Le projet de loi portant évolution du logement, de l’aménagement et du numérique (ELAN) a été adopté par l'Assemblée nationale le 12 juin 2018. Cette réforme du logement et de la construction va maintenant être discutée au Sénat. L'objectif de la future loi Elan est de :

  • « construire plus, mieux et moins cher pour provoquer un choc d’offre » ;
  • « répondre aux besoins de chacun et protéger les plus fragiles » ;
  • « améliorer le cadre de vie ».

Ce texte concerne surtout la construction (mobilisation du foncier public, simplification des procédures d’urbanisme et lutte contre les recours abusifs contre les permis de construire), le secteur HLM et la lutte contre les marchands de sommeil. Toutefois, certaines mesures sont destinées aux particuliers, comme la création du « bail mobilité », le retour de l'encadrement des loyers ou la création d'un nouveau diagnostic lors de la vente d'un terrain.

Le projet de loi ELAN va être discuté et possiblement enrichi pendant encore plusieurs semaines au Parlement : les mesures définitives ne devraient être connues que cet été et ne s'appliqueront donc au plus tôt qu'à partir de l’automne.

Location d'habitation : création du « bail mobilité »

Pour « favoriser la mobilité dans le parc privé », la loi ELAN créera un nouveau bail d’habitation dit « bail mobilité ». Ce bail :

  • portera sur un logement meublé ;
  • sera d’une durée de 1 à 10 mois non renouvelable (la durée bail pourra être modifiée une fois par avenant sans que la durée totale du contrat ne dépasse dix mois) ;
  • pourra être résilié par le locataire à tout moment, sans motivation, avec un préavis d’un mois ;
  • sera sans dépôt de garantie ;
  • verra le loyer fixé librement mais, en zone tendue, dans le respect de l’encadrement du loyer à la relocation et, dans les villes qui l'appliqueront, du plafonnement du loyer ;
  • s’il s’agit d’une colocation, sera sans clause solidarité entre les colocataires ou leurs cautions ;
  • prévoira le versement de charges forfaitaires ;
  • mentionnera le motif justifiant le bénéfice du motif du bail mobilité et la mention selon laquelle le contrat de location est un bail mobilité.

Il ne sera pas possible de signer deux baux mobilité successifs avec un même locataire : en conséquence, si bailleur et locataire veulent poursuivre la relation, cela passera obligatoirement par un bail meublé d’un an renouvelable (ou de neuf mois non renouvelable pour un étudiant).

Afin de ne pas être accusé de créer de la précarité chez les locataires, le projet de loi ELAN circonscrit les bénéficiaires potentiels du bail mobilité.

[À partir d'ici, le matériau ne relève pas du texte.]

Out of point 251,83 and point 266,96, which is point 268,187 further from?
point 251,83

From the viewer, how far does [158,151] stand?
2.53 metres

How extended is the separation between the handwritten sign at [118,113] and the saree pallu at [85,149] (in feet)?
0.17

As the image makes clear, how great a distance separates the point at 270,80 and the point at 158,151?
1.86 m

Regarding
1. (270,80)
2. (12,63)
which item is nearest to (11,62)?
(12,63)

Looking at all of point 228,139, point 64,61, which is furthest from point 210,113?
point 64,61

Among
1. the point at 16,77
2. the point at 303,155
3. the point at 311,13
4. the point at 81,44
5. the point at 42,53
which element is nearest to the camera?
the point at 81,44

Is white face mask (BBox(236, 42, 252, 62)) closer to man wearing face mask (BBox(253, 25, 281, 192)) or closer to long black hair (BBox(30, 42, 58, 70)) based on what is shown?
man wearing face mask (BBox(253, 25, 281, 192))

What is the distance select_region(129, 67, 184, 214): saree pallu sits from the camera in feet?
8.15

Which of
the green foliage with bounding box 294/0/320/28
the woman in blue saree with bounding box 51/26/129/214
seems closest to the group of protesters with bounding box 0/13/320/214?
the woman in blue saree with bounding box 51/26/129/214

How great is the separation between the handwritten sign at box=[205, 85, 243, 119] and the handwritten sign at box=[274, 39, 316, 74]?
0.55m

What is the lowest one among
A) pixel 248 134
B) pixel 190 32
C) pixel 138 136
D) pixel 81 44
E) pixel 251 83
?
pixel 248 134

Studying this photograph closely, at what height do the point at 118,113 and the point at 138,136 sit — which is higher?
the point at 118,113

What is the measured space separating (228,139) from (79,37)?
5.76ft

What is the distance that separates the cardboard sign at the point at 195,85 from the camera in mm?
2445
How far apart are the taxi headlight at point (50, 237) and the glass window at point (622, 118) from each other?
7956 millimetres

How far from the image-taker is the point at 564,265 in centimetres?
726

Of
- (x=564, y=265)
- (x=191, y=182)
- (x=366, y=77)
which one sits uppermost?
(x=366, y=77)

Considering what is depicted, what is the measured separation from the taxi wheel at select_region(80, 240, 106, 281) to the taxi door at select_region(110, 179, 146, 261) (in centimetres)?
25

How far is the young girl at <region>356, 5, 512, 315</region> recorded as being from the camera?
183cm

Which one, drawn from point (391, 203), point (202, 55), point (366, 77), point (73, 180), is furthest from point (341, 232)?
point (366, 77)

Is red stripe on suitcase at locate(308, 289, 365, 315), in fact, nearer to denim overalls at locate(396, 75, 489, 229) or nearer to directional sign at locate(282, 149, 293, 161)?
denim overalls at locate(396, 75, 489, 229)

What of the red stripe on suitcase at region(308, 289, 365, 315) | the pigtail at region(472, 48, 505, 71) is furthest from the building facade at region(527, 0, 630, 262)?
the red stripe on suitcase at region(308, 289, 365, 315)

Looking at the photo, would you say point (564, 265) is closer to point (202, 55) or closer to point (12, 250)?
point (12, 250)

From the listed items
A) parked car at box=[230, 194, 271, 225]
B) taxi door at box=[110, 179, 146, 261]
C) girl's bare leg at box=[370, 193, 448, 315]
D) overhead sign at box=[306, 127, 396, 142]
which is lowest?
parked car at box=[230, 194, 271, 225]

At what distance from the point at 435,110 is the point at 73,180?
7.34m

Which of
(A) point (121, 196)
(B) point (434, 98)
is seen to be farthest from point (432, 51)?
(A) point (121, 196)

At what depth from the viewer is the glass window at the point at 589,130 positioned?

En effet, le locataire devra justifier, à la date de la remise des clés, être en formation professionnelle, en études supérieures, en contrat d’apprentissage, en stage, en engagement volontaire dans le cadre d'un service civique ou en mission temporaire dans le cadre de son activité professionnelle.

Les locataires concernés seront éligibles à la caution VISALE sous une forme renforcée (prise en charge des impayés mais aussi de la remise en l’état des locaux en cas de dégradations).

Enfin, le bail mobilité ne nécessitera pas de changement d'usage comme c'est au contraire le cas pour la location touristique dans beaucoup de villes ; l'idée est de ne pas dissuader les propriétaires de conclure des baux « mobilité » par des contraintes administratives excessives.

Encadrement des loyers : une renaissance et des sanctions

Renaissance. L'encadrement des loyers, un plafonnement du loyer en pratique, a été créé par la loi Alur de mars 2014 mais n'a en définitive été expérimenté que dans deux communes (Paris et Lille) pour y être finalement annulé par le juge administratif fin 2017. Le Gouvernement, un temps hésitant quant au destin de cette mesure, fait le choix de permettre de nouveau qu'elle puisse exister en zone tendue (les grandes villes et leur banlieue).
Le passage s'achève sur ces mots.